TEXTO PARA LEITURA:
^^^^^^^^

Em agosto, o serviço da Amazon vai lançar Vermelho, Branco e Sangue Azul, um romance entre o filho da presidente dos Estados Unidos e o príncipe da Inglaterra.

Ana Camila destaca Um Crime para Dois (2020), também da Netflix, como um dos filmes que contemplam personagens negros e discussões sobre questões raciais nos Estados Unidos sem perder a fórmula das comédias comédias.

'Um Crime para Dois' é protagonizado por Issa Rae e Kumail Nanjiana. Foto: Skip Bolen/Netflix/Divulgação

“Esses elementos são inseridos na narrativa de forma que isso se torna uma crítica ou um argumento que se quer construir ali sem perder a natureza das convenções daquele gênero. É como se essas comédias românticas ficassem mais robustas, mais sofisticadas, mas ainda assim, respeitando as convenções do gênero”, explica.

Alice Name-Bontempo completa que, além dessas mudanças virem de uma demanda do mercado e como “consequência de uma pressão de pautas sociais”, elas também são afetadas pela maneira como as pessoas se relacionam.

As mulheres, que eram a esmagadora maioria das protagonistas desses longas, já não são representadas da mesma forma. Os filmes agora tendem a discutir sobre papéis de gênero, a não monogamia, os aplicativos de relacionamento e todas as formas pelas quais as novas gerações se relacionam.

^^^^^^^^

INFORMAÇÕES:
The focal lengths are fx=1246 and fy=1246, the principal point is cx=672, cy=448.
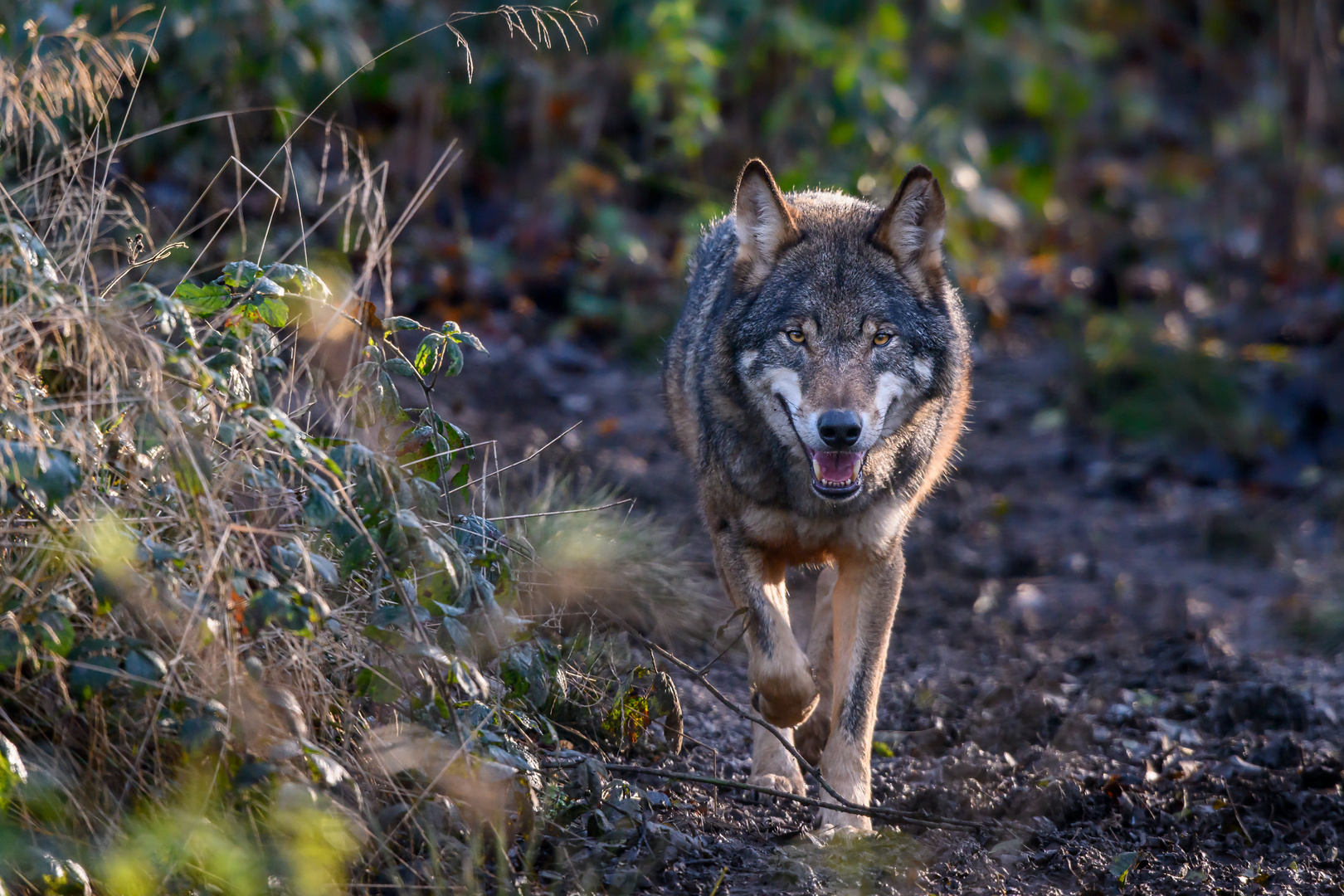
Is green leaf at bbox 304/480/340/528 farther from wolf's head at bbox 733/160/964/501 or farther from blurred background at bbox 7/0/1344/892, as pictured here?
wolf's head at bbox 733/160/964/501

^^^^^^^^

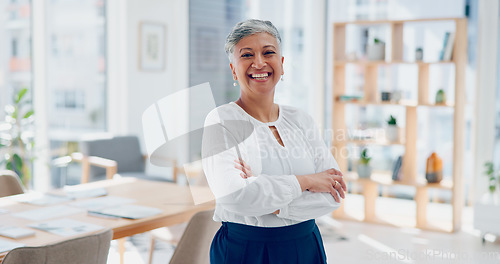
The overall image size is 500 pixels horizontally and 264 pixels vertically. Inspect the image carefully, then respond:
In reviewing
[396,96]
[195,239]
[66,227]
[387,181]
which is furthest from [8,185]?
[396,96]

^^^^^^^^

ATIVIDADE A:
Diga se cada afirmação abaixo está de acordo com o texto sobre comédias românticas, respondendo sim ou não e citando as palavras do texto que decidem a questão: (i) Vermelho, Branco e Sangue Azul será lançado pela Amazon em agosto; (ii) Um Crime para Dois é uma produção da Amazon; (iii) segundo Alice Name-Bontempo, as mudanças nesses filmes vêm apenas de uma demanda do mercado.
ATIVIDADE B:
Prossiga com o texto sobre comédias românticas a partir da última frase apresentada.

RESPOSTA A:
(i) Sim: "Em agosto, o serviço da Amazon vai lançar Vermelho, Branco e Sangue Azul".
(ii) Não: "Um Crime para Dois (2020), também da Netflix".
(iii) Não: "elas também são afetadas pela maneira como as pessoas se relacionam".

RESPOSTA B:
“Considerando que é um gênero que fala sobre questões internas dos personagens e como a gente se relaciona com o amor, ele afeta e é afetado por questões sociais. Hoje, no público jovem, você tem uma outra demanda e visão de mundo sobre as relações”, diz Alice.

“A gente está vendo como que os gêneros se desdobram e se reinventam diante de perspectivas e discussões mais contemporâneas”, aponta Ana Camila. “É mais uma forma de se abrir uma janela para públicos que talvez não se identificassem com essas narrativas românticas padronizadas demais.”

Para a pesquisadora, isso é sinal positivo para o futuro do gênero: “Quando pensamos no consumo de produções audiovisuais de modo geral, a comédia romântica é provavelmente o gênero que vai ficar. Não vejo ele morrendo, vejo ele se reciclando e se desdobrando em outras perspectivas do ponto de vista da narrativa”.